As I nursed my hand, none of the girls reacted.
‘You can sit further forward on the cushion,’ Nikki said.
Michelle looked as if she was about to ask me a question. Unprepared, panicking, I blurted, ‘I’ve never actually seen Dan before today. All I have to go on is the way people talk about him. I just want you to be careful.’
‘Yeah, I’d make him earn it,’ said Nikki. ‘He’s been with Tracy for ages. You don’t want him treating you like sloppy seconds.’
Trying to steer questions from me, I tried one of my own. ‘Do you believe that he loves you, Mish?’
‘Yes,’ she replied.
‘Have you ever had reason to suspect he’d want to “bang” Fran?’ asked Kylie lightly.
Michelle’s head dropped. Kylie and Nikki exchanged looks of alarm.
‘It happened when we were still together,’ Michelle said unwillingly, looking at the ground.

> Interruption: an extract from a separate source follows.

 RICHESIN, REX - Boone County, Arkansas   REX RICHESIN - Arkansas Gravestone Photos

‘What?’ demanded Nikki. My eyes widened.
‘Not literally. I asked him who out of all my friends he would want instead of me and he said her. He said he thought she was really hot and most guys he knew thought so too. He told me that some guy on the football team offered him a thousand dollars if he could convince me and Fran to make out in front of his mobile phone camera.’
‘That’s really horrible,’ said Kylie.
‘It was my fault,’ said Michelle, shaking her head as if by doing so she could stop the words coming out. ‘I kept asking “Who?”, “Who?”, and then he told me.’

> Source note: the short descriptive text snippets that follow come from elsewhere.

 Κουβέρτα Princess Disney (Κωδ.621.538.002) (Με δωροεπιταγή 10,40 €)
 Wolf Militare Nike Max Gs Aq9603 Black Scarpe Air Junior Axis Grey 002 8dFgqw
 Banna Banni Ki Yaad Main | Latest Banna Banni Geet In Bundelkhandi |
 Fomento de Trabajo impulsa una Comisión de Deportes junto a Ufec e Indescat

‘He didn’t have to tell you about some pervert and his phone porno,’ Nikki said.
‘Then there was this time he needed money really badly, and I felt so guilty that I wouldn’t do that stuff with Fran, because the other guy was serious. They all love her. Dan said that whoever cracked Fran would be a school hero. It made me feel …’ she started to cry, ‘… really small.’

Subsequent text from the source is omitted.